- Written by: William Shakespeare (play)
- Screenplay by: Ken Sobol; Elaine Pope; (animation)
- Story by: Michael Hirsh; Clive A. Smith;
- Directed by: Clive A. Smith
- Starring: Max Ferguson; Nick Nichols; Donann Cavin; Bill Osler; Marie Aloma; Greg Swanson;
- Music by: John Sebastian; Patricia Cullen; Rory Block; Reggie Knighton; John Hall; Richard Manuel; Curtis Teel; Eric Parker; Michael Manieri;
- Country of origin: Canada
- Original language: English

Production
- Producers: Michael Hirsh; Patrick Loubert;
- Production company: Nelvana Limited

Original release
- Release: April 14, 1979

= Romie-0 and Julie-8 =

1979 animated TV special

Romie-0 and Julie-8 is a 1979 Canadian animated television special, inspired by William Shakespeare's Romeo and Juliet. Set in the future, the two romantic leads in this version are androids who fall in love despite a taboo against their kind having such relationships. The special premiered in Canada on CBC and in the USA in syndication on April 14, 1979.
The special is the third television special in the 1977 to 1980 series of specials produced by the Canadian animation studio Nelvana Limited. The special is also known as Runaway Robots!.

==Plot==
In the future, two rival robotics firms are hard at work trying to create the next major leap in robotics. Both tout their wares at the latest robotics convention. The Mega Stellar Company has released their Romie-0 model of robot, while Super Solar Cybernetics has released Julie-8. However, unforeseen by their creators, Romie-0 and Julie-8 begin to fall in love, harbouring feelings for the other.
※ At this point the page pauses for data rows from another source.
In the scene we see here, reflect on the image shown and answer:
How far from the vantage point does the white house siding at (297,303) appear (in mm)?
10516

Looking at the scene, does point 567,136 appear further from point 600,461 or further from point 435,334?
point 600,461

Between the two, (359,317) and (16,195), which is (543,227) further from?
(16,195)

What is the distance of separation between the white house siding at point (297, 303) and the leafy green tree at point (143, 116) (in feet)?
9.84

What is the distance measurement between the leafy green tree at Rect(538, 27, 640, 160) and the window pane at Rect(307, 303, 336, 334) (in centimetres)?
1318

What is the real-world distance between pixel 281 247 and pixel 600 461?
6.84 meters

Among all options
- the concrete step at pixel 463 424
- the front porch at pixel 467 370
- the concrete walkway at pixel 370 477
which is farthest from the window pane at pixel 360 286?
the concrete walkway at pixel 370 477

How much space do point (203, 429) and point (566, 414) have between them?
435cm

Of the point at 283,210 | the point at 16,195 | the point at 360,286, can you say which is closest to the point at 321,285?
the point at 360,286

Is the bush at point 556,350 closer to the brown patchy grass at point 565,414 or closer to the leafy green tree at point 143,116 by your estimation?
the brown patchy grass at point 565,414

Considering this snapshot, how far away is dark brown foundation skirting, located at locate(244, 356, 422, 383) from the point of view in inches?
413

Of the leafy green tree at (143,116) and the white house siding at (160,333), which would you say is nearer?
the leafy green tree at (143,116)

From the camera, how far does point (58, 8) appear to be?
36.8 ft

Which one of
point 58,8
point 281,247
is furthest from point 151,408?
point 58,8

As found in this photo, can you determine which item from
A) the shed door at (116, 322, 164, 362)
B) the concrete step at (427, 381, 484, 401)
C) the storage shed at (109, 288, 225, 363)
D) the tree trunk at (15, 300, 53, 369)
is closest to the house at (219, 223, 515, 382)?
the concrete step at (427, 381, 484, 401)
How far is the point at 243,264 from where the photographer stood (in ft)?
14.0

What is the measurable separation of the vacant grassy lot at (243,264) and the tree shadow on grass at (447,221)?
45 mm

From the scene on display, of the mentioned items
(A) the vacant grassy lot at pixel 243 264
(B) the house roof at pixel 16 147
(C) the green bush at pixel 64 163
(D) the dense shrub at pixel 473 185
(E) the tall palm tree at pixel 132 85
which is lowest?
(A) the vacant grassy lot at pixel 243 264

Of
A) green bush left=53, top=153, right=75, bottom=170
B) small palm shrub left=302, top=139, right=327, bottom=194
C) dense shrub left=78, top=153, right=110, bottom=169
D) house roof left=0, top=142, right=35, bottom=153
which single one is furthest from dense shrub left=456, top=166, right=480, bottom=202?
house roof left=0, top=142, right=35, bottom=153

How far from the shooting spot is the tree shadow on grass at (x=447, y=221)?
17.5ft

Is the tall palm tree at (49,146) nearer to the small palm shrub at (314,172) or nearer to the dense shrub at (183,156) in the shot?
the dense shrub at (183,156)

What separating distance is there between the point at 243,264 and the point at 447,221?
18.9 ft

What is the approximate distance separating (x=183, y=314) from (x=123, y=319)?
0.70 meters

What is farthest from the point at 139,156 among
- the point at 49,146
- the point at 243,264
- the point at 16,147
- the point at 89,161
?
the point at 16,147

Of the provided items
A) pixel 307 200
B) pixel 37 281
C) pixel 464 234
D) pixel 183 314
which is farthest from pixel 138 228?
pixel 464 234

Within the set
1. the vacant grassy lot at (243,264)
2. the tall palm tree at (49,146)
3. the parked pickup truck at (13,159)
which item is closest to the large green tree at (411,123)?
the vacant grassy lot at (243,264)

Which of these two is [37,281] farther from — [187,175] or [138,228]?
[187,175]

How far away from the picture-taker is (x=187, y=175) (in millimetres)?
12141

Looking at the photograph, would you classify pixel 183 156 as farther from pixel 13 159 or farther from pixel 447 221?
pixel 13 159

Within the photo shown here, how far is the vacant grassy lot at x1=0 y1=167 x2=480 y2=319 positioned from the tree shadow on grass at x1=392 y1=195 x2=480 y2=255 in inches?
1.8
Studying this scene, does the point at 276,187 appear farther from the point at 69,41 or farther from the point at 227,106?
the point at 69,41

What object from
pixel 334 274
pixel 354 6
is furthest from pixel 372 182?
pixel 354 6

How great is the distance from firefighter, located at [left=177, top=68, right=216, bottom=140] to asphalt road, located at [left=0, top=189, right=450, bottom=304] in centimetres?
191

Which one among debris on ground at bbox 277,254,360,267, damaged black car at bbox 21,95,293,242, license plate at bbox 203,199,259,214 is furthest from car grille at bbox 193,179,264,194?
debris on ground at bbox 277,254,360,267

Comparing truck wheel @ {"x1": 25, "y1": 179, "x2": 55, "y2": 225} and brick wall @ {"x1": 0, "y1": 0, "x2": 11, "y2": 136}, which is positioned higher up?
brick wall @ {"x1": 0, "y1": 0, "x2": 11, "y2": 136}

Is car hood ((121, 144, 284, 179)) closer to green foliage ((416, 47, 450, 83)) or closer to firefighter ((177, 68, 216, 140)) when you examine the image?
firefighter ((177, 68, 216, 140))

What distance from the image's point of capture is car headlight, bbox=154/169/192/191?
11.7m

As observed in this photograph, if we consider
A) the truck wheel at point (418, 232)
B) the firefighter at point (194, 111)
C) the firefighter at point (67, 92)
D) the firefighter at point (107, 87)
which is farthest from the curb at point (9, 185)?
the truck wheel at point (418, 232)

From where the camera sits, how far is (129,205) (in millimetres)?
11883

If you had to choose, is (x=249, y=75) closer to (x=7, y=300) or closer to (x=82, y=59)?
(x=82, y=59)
After the convention, Romie-0 comes to Julie-8, and admits that due to their company's rivalry, they most likely cannot be together. The two decide to run away in order to keep from being broken up. Unsure where to go, they come across a rather shifty individual named Gizmo, who agrees to help them find a safe haven.
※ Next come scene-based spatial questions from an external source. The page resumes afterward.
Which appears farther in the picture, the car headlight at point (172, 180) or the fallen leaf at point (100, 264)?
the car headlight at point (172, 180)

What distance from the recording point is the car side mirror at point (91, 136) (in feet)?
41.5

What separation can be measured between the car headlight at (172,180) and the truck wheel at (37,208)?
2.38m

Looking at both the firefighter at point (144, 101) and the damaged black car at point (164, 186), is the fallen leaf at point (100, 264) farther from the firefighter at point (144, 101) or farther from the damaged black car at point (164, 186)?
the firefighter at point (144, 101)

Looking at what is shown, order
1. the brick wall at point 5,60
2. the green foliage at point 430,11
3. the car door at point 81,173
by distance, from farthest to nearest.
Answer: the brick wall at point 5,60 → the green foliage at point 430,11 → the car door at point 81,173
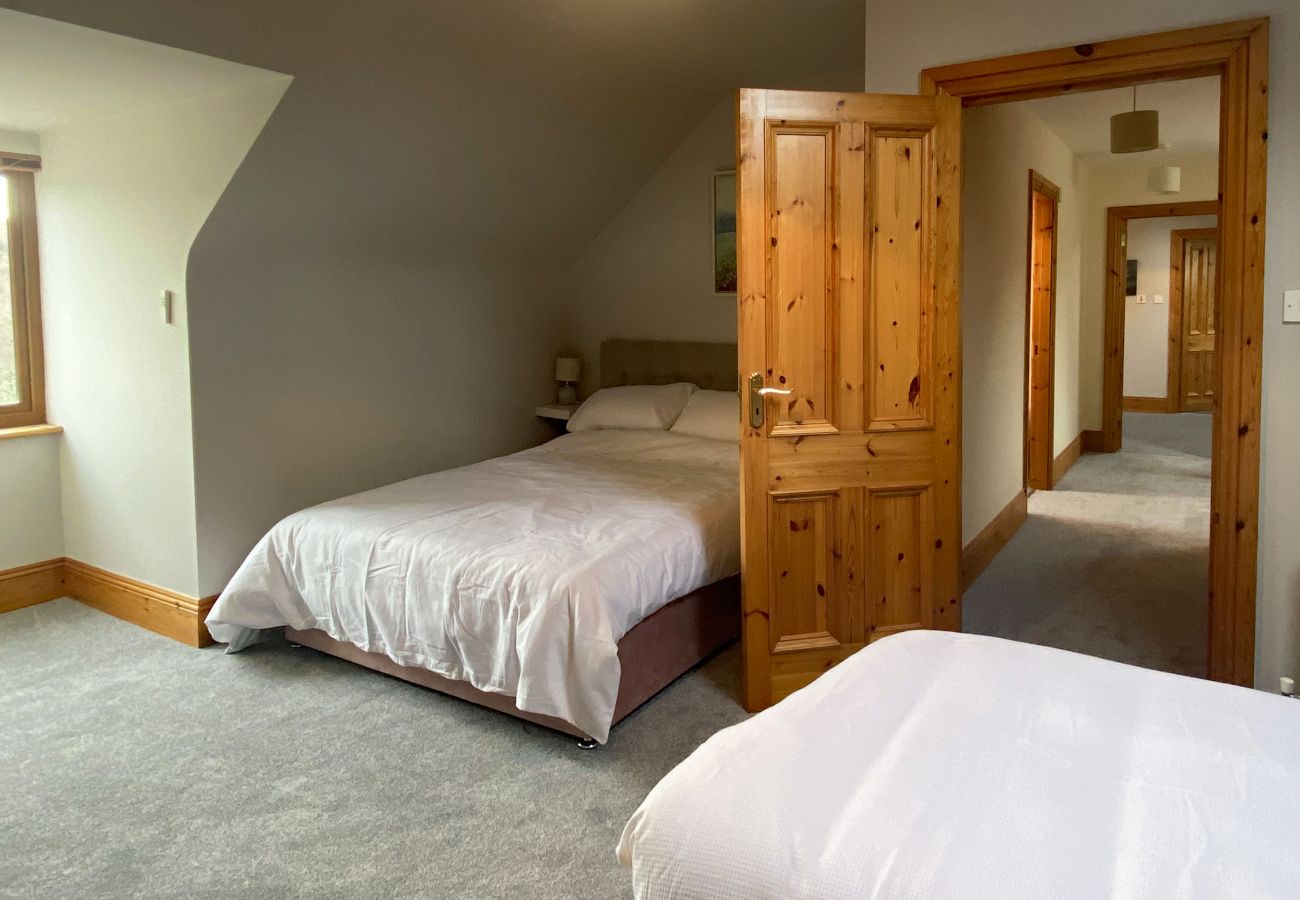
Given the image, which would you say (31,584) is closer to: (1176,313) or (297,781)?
(297,781)

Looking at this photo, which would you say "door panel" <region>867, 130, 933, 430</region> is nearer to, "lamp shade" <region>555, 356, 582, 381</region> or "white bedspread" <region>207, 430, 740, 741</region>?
"white bedspread" <region>207, 430, 740, 741</region>

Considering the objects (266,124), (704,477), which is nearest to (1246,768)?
(704,477)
Meanwhile, both of the two robots' creators (Mr. Thunderbottom and Ms. Passbinder) find that their creations are gone. At first they blame the other for stealing their creation, but then agree to work in tandem to find their robots when it turns out that neither one knows what has become of them.

Unknown to the two creators, Gizmo has transported Romie-0 and Julie-8 to a planet of junk named Trash-0-Lot, where the two come face-to-face with an enormous Junk Monster named Sparepartski. The monster has Romie-0 transported to the other side of the planet, but imprisons Julie-8 for his own purposes. Gizmo appears to her shortly afterward, and suggests that she offer to marry the Junk Monster in exchange for Romie-0's freedom off the planet. Julie-8 decides to try this offer, and Sparepartski accepts, much to the girl's displeasure. While happy for Romie-0's release, Julie-8 is saddened over her fate, and removes a necessary circuit, causing her to "die". In the meantime Sparepartski has found Thunderbottom and Passbinder's ship nearby, and taken them prisoner as well.
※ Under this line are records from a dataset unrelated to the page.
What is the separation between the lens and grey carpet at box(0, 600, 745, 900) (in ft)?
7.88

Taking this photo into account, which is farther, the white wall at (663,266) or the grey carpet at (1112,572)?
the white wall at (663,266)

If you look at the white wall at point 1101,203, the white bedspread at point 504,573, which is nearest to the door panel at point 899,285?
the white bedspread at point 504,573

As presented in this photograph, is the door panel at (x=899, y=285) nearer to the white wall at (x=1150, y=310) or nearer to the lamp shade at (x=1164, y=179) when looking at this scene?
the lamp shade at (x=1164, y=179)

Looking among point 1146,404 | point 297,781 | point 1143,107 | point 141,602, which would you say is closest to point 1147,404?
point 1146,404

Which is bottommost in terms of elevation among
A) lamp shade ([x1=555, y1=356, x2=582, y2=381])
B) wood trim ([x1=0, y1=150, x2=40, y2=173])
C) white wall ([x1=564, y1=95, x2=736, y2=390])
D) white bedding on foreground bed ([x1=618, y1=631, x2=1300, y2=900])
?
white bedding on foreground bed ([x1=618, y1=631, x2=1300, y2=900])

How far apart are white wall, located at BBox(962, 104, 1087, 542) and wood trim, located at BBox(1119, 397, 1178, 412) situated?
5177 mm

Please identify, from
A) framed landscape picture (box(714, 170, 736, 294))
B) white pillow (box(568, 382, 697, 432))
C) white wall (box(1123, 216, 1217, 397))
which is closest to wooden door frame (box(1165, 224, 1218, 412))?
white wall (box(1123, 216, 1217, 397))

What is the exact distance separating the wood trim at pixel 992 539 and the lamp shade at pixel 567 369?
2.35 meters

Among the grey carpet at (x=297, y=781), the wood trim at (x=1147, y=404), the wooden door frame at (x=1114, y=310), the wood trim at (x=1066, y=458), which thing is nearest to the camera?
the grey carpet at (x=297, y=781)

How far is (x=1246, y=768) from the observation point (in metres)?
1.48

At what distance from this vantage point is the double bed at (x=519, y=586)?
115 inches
Unknown to Julie-8, Romie-0 has managed to escape from the other side of the planet, and has made his way to her chambers. Upon finding her with her circuit removed, Romie-0 reinstalls it, and the two attempt to escape. Along their way out, they encounter their creators trussed up, and set about freeing them.

However, their escape does not go unnoticed, and Sparepartski soon starts to chase them across the junkscape. The two robot lovers carry their creators in hopes to get them to safety, but end up locking up when they run into a "rust storm". The immobilization of the two robots causes their creators to carry them out of harm's way.

The rust storm also claims Sparepartski, who it is then revealed was a giant scrap concoction created and operated by Gizmo. Gizmo reveals his love for machines, and after seeing Julie-8 at the robotics convention, wanted to make her his bride. Romie-0 and Julie-8 then convince Gizmo that with the amount of trash on the planet, he could very well fashion his own sweetheart. Meanwhile, Mr. Thunderbottom and Ms. Passbinder (who have fallen in love with each other) have reconciled their differences, deciding to unite their robotics houses in a merger, much to the delight of Romie-0 and Julie-8.

==Voice cast==
- Greg Swanson as Romie-0
- Donann Cavin as Julie-8
- Max Ferguson as Mr. Thunderbottom
- Marie Aloma as Ms. Passbinder
- Bill Osler as Junk Monster
- Nick Nichols as Gizmo

==Music==
Songs for Romie-0 and Julie-8 were composed by John Sebastian, with musical score by Patricia Cullen, both of whom had also worked on the preceding Nelvana cartoon The Devil and Daniel Mouse. Richard Manuel of The Band is also credited.